E-Mobilität: Wird China zur starken Nation?

China hat sich zum größten Automobilmarkt der Welt entwickelt und die Grenzen konventioneller Mobilität erfahren. Die E-Mobilität führte lange ein Schattendasein und Elektrofahrzeuge wurden fast ausschließlich von Staatsbetreiben oder als Taxis eingesetzt , jetzt plant Peking im Rahmen des aktuellen Fünf-Jahresplans bis zum Jahr 2020 fünf Millionen Elektromobile auf die Straßen zu bringen.

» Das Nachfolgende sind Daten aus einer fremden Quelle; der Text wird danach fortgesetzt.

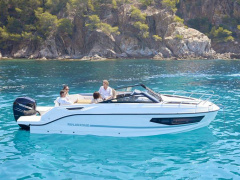 Quicksilver Activ 755 Cruiser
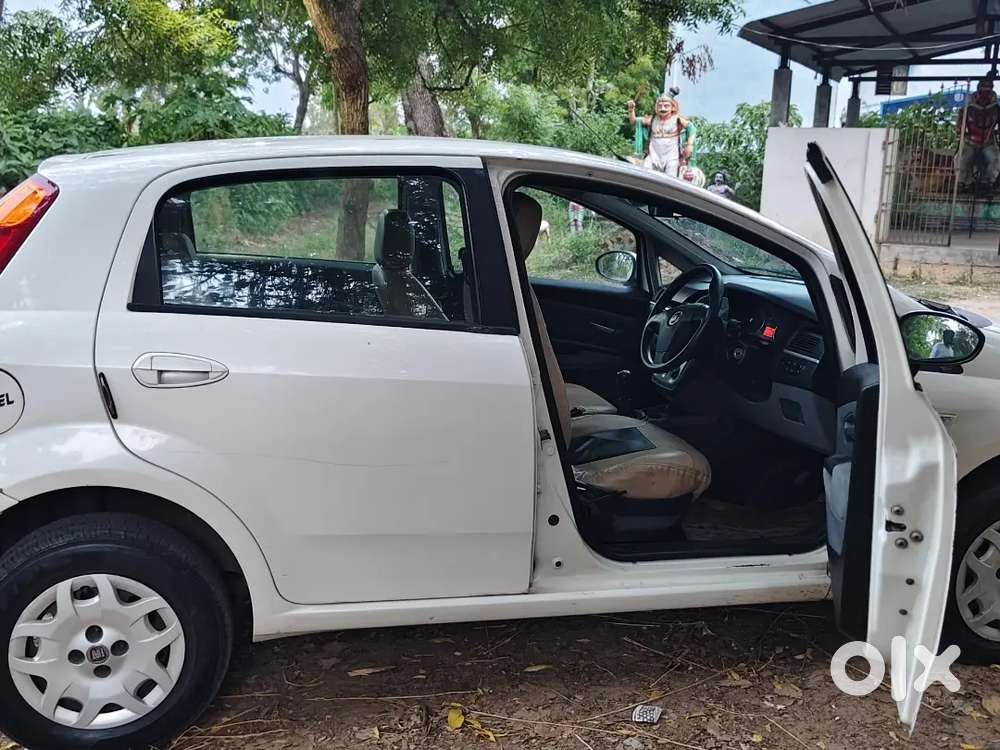 Fiat Punto Emotion Pack 2014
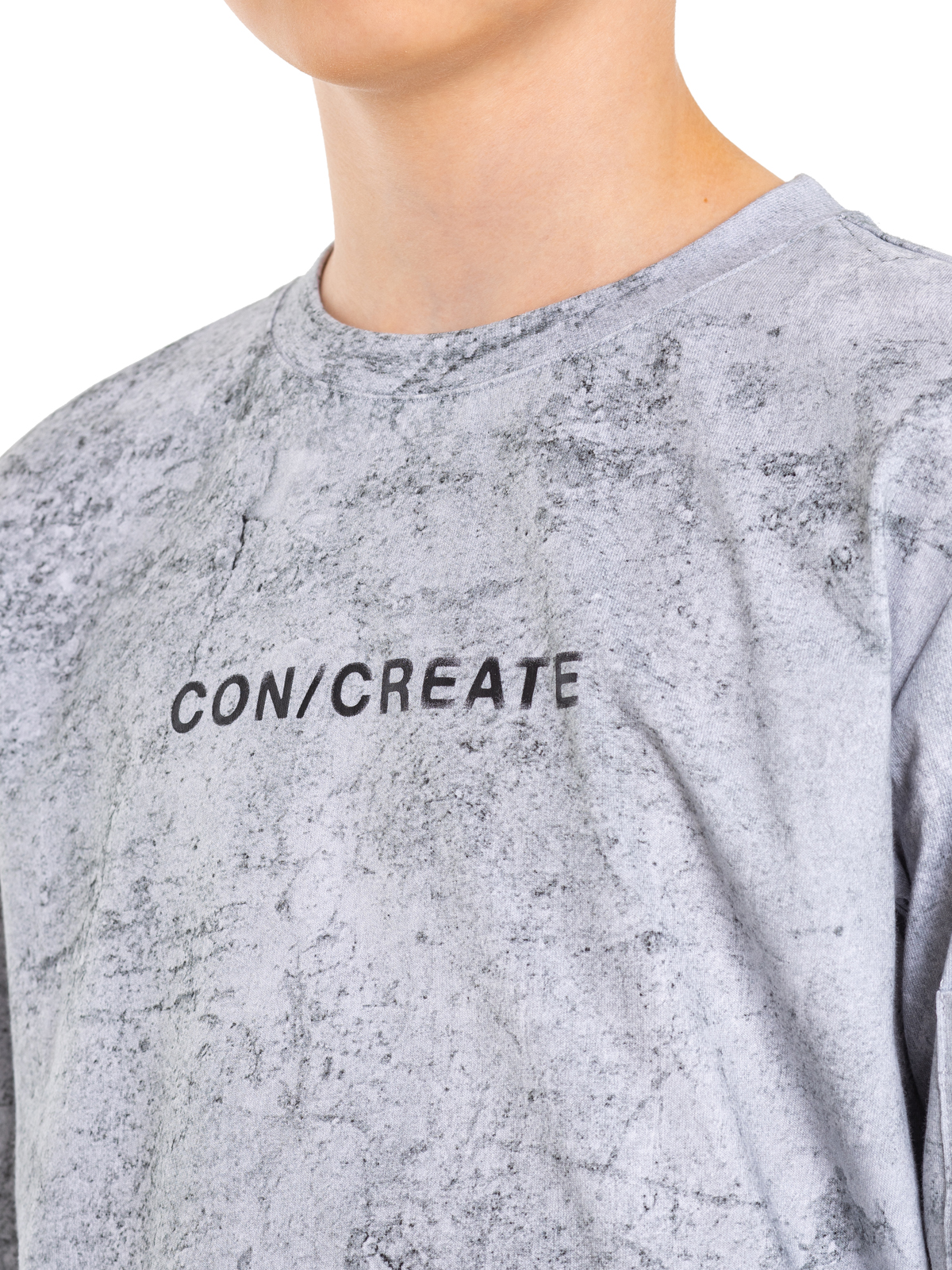 Лонгслив Kapika MJBCL04-91 - фото 6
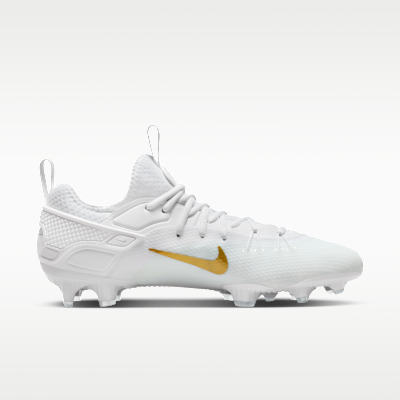Nike Huarache 9 Elite Low LAX Lacrosse Cleats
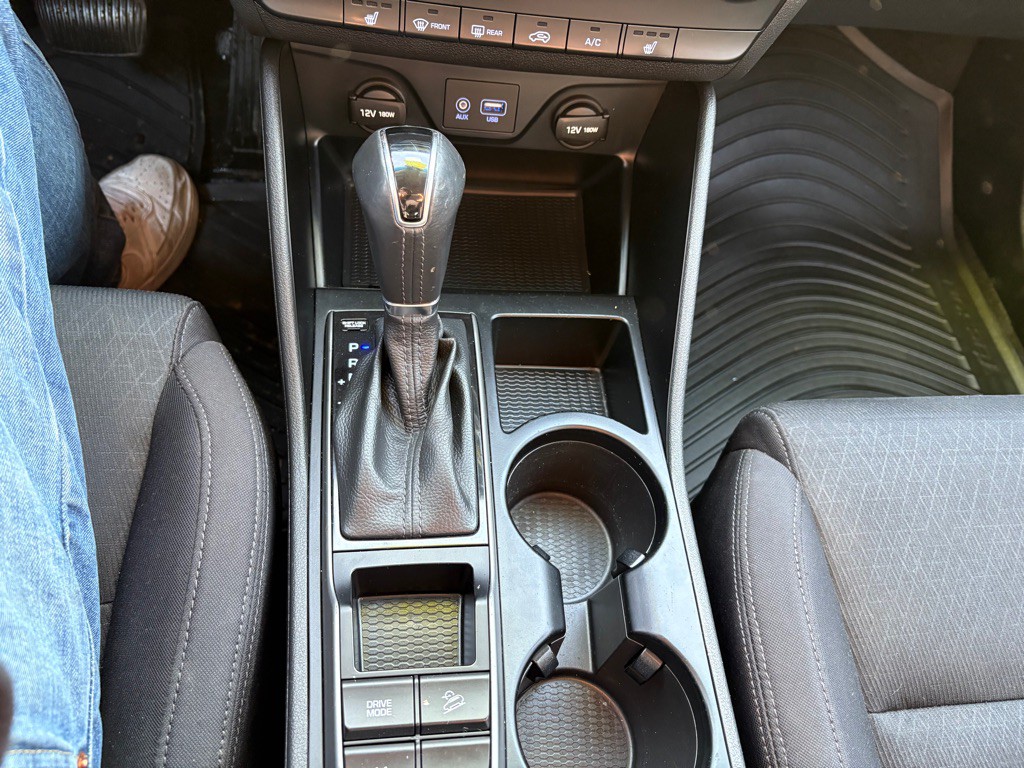 2016 Hyundai Tucson Image 15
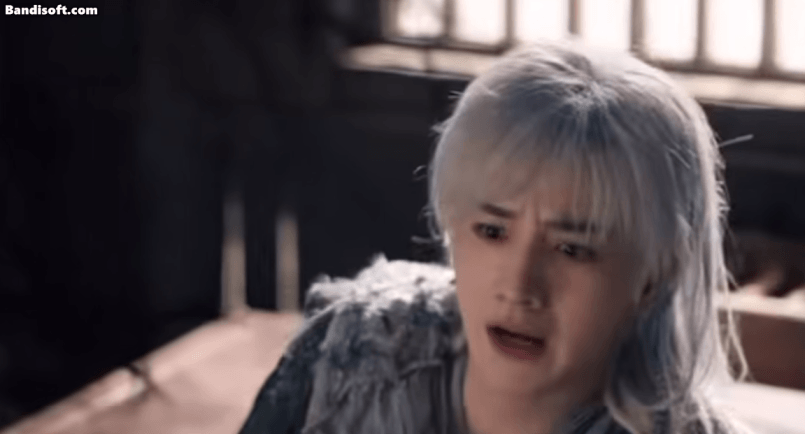 Nếu còn tự trọng thì mỹ nam này nên giải nghệ: Diễn vai nào đau mắt vai đó, đẹp như tranh vẽ cũng vô dụng- Ảnh 2.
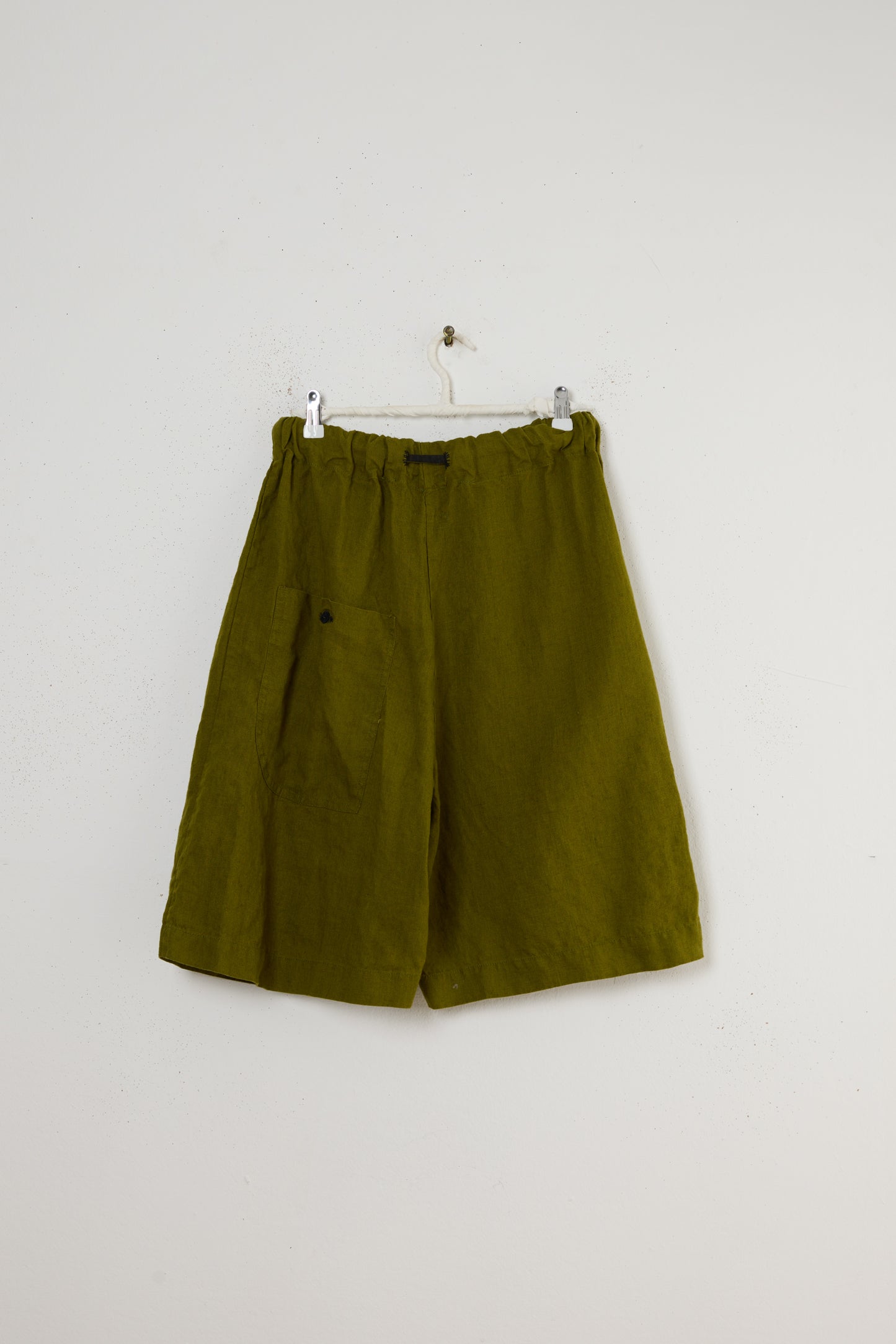 CHARLIE L BERMUDA SHORTS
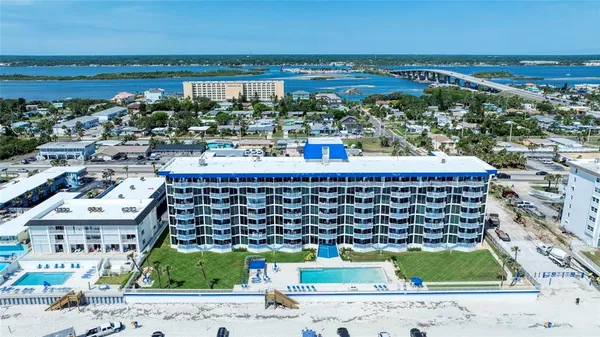 $2,450 | 3601 South Atlantic Avenue, Unit 501, Daytona Beach, FL 32118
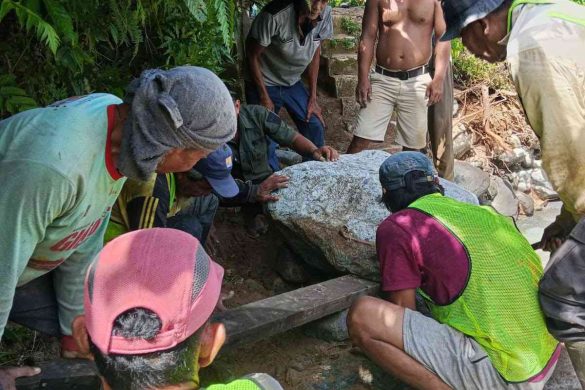 Pascabanjir, PUPR Percepat Perbaikan Irigasi di Kuranji dan Pauh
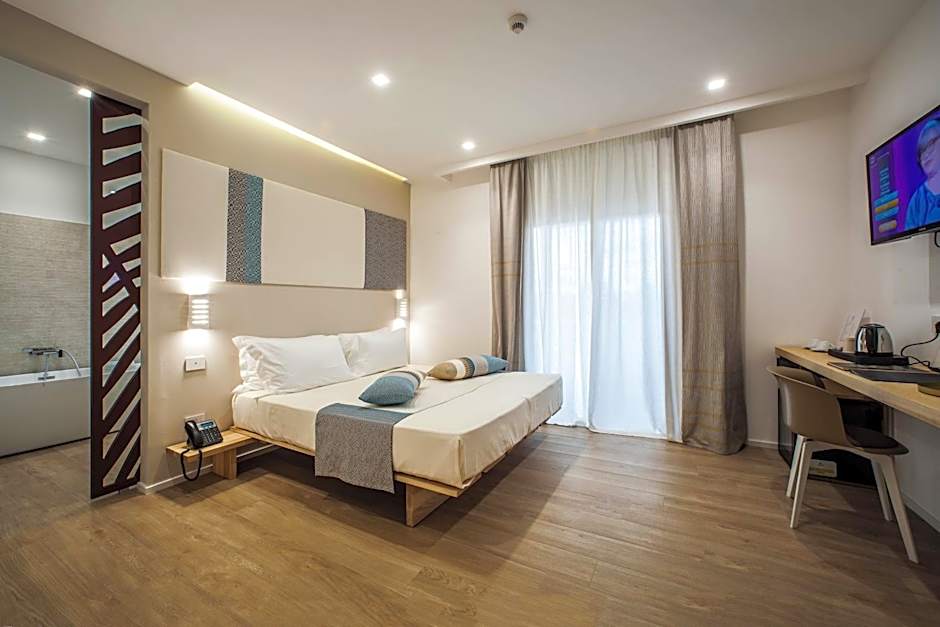 NOHA Lifestyle Hotel - Adults Only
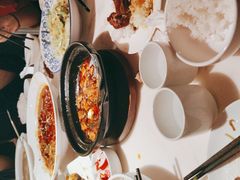 -茅庐川菜(烟台万象汇店)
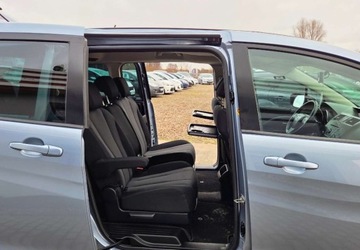 Mazda 5 II 1.8 MZR 115KM 2013 Mazda 5 1,8 Ben 6-Biegow 7 osobowa 1.8 Benzyna 116KM, zdjęcie 21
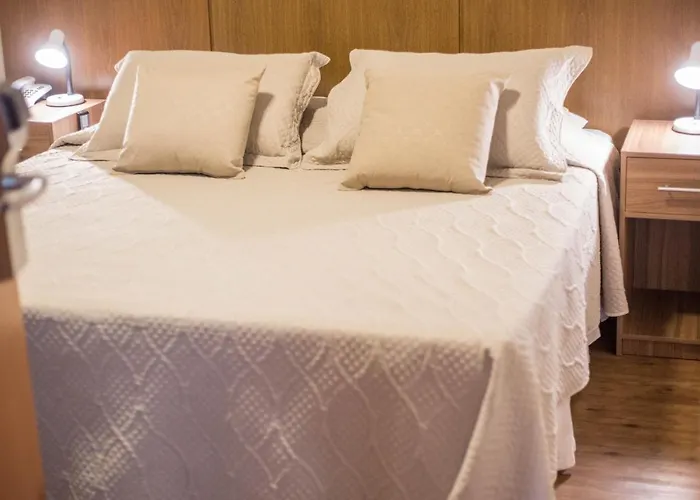 Hotel Monte Carlo Uruguaiana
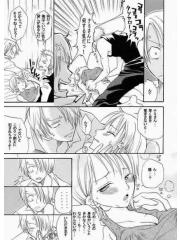 manga hentai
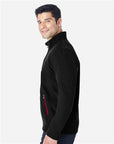 Spyder Men's Transport Soft Shell Jacket 187334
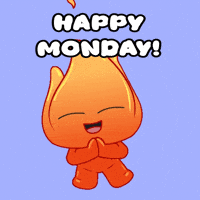 Lets Go Motivation GIF by Playember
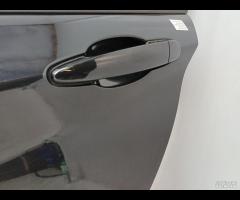 PORTA PORTIERA POSTERIORE SX BMW F20 2010-2019 5P - 8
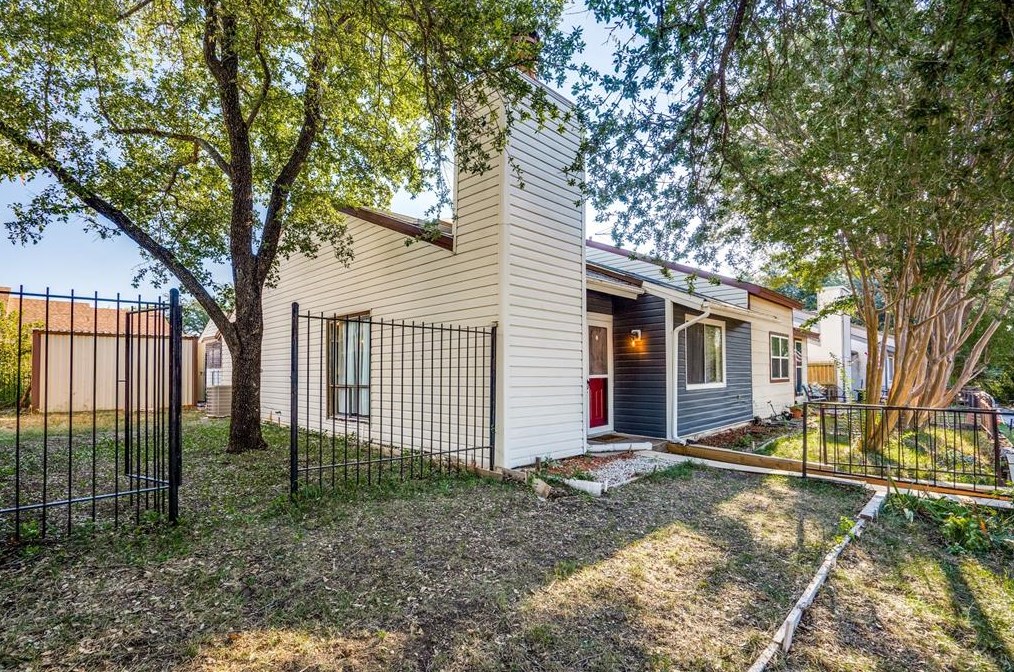 511 Post Oak Ln, Allen, TX 75002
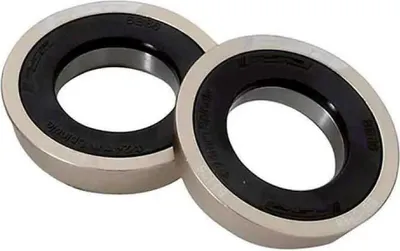 Zdjęcie produktu dla Wspornik dolny Fsa Carbon Bb86 Sl-k czarny, srebrny 24 mm czarny, srebrny 24 mm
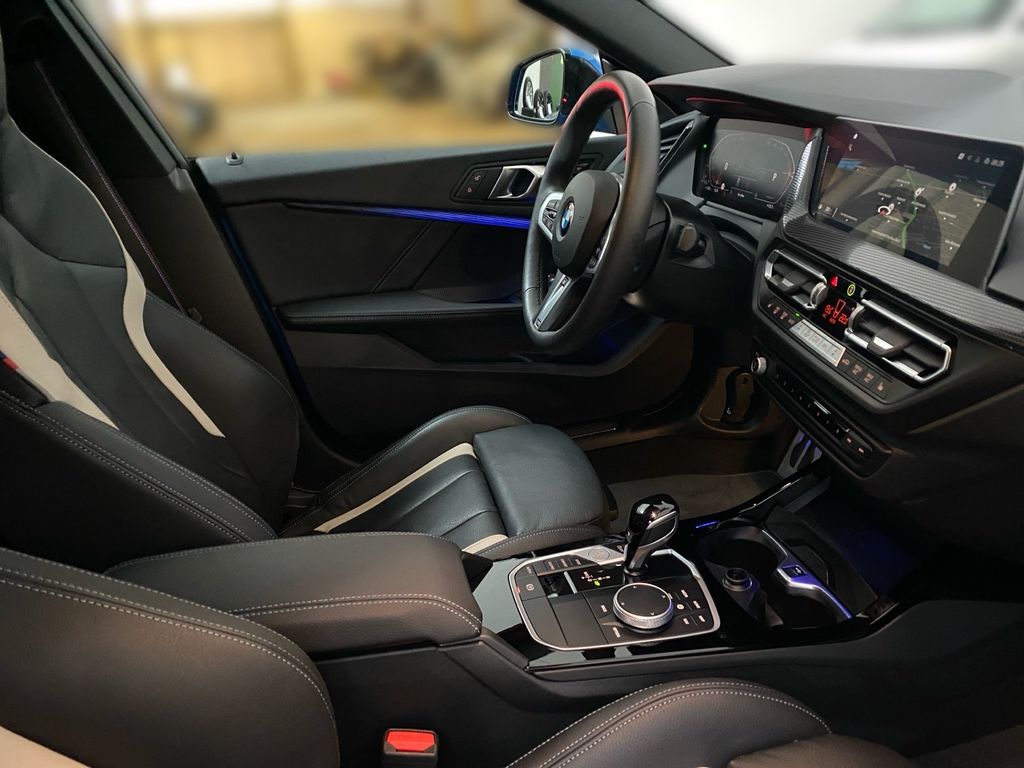BMW 220 Gran Coupé 2024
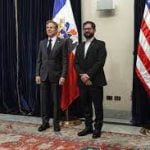 boric-secretario-gobierno-eeuu-diariojuridico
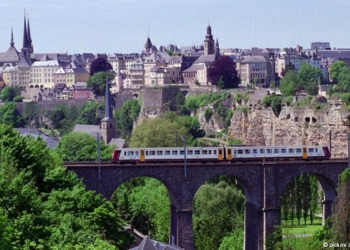 Люксембург станет первой страной в мире с бесплатным общественным транспортом
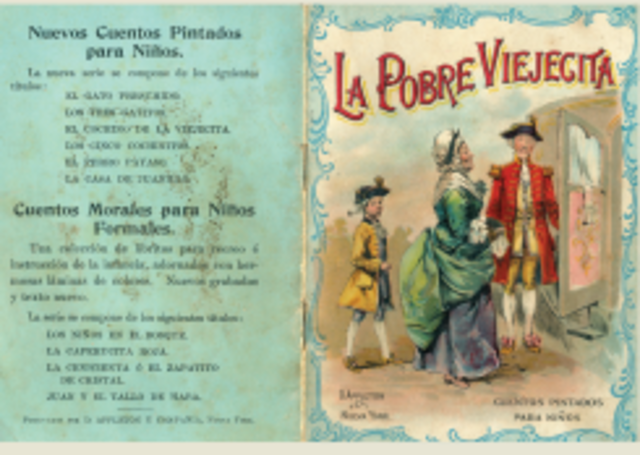 Creacion para la Niñez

Bereits im kommenden Jahr sollen 30 Prozent der staatlichen Fahrzeuge einen batterieelektrischen Antrieb oder mindestens einen Hybridmotor besitzen. Gleichzeitig wird die Ladeinfrastruktur zügig ausgebaut (unter anderem in Zusammenarbeit mit ABB), und die potenziellen Kunden mit Geldgeschenken gelockt, um von konventionell angetriebenen Modellen auf Stromer umzusteigen. Je nach Region können die Zuschüsse umgerechnet bis zu 17.000 Euro betragen. Gleichzeitig erhalten die E-Mobilisten ohne Wartezeiten und zusätzliche Kosten ein Kennzeichen. In Shanghai zum Beispiel werden die Zulassungen inzwischen versteigert, wobei ein Kennzeichen mit 10.000 Euro zu Buche schlägt.

Dabei verfolgt die Regierung nicht nur umweltpolitische Ziele. Im März 2012 hat das Ministery of Science and Technology beschlossen, China von einer „Großen Nation“ der Automobile zu einer „Starken Nation“ aufzubauen. Im vergangenen Jahr kamen rund 75.000 Elektroautos neu auf die Straßen. Aktuell erreichen chinesische Autokonzerne einen Marktanteil von 40 Prozent. Offensichtlich hat Peking nicht nur den heimischen Markt im Visier.

BYD
BYD

Inzwischen stammen die meisten E-Mobile in China aus heimischer Produktion. Und in Zukunft wird sich daran wenig ändern. SAIC Motor Corp. plant, in den kommenden fünf Jahren rund drei Milliarden Euro in die Entwicklung alternativ angetriebener Modelle zu stecken. Außerdem kündigte das Unternehmen an, in den nächsten fünf Jahren 50.000 Ladestationen im Land aufzubauen. Volvo-Eigentümer Geely geht noch einen Schritt weiter und wird sich in Zukunft fast ausschließlich auf elektrifizierte Modelle konzentrieren.

Aktuell sind die meisten Elektro-Modelle als Taxis, Leihwagen oder Busse unterwegs. Dazu gehört auch der Denza, das erste Daimler-Modell, das außerhalb Deutschlands entwickelt wurde. Denza ist das Ergebnis der Zusammenarbeit mit dem Automobilproduzenten und weltweit größten Hersteller für Smartphon- Akkus BYD (Build Your Dreams). Das Modell im Format der B-Klasse kostet in China ungerechnet 45 700 Euro (minus Förderung in Höhe von 14.900 Euro). Damit ist Daimler der erste ausländische Hersteller, der die Pekinger Vorgaben erfüllt und seine Kunden von den staatlichen Förderungen profitieren lässt.